The aim of the various well surveillance techniques discussed in this paper is to improve an Operator's ability to identify the very first signs of scale accumulation. This, in its turn, enables to introduce timely adjustments to the well operating envelope and to schedule a scale remediation / inhibition treatment with the intention to prevent any potential scaling initiation from further development. The approach is quite extensive and incorporates continuous BHP/BHT monitoring, routine well testing, PTA analysis, and fluid/water sampling.

Developed approach experienced multiple revisions and modifications. Further optimization continues, however, the described well surveillance techniques represent the latest Operator's vision on the most efficient way for well scaling monitoring and identification. In the Kashagan field, BHP/BHT readings have proved to be the most direct and instantaneous indication of any early signs of potential deterioration in well performance (qualitative analysis) while well testing and PTAs are considered as the most essential techniques in confirming and quantifying scaling severity (quantitative analysis). It is important to mention that BHT increase is explained by Joule-Thomson heating effect being specific for the Kashagan fluid (happening during increased pressure drawdown). This, in turns, enables to predict future well performance, design well operating envelop accordingly and, most importantly, develop a yearly schedule for proactive well treatments with SI.

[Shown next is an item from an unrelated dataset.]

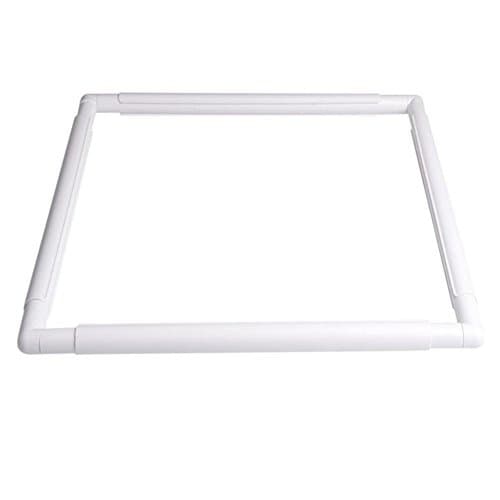 EuBaiFeng 5 Kinds Different Sizes Rectangular Plastic Embroidery Fixation Jig DIY White Frame Square Cross Stitch Craft Handhold Embroider Hoop Stitchwork Clip Sewing Tools( 5 Choose 1)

In conclusion, it shall be highlighted that discussed complex of well surveillance techniques has been concluded to be very efficient and reliable tool in identifying any scaling tendencies at its initial stage. Due to successful implementation of this approach in the Kashagan field, scale development is now well-managed and kept under control. To mention, that utilization of well surveillance techniques and methods outlined in this paper may reduce the time required to identify and ultimately mitigate well scale accumulation in any active assets with similar operating environments.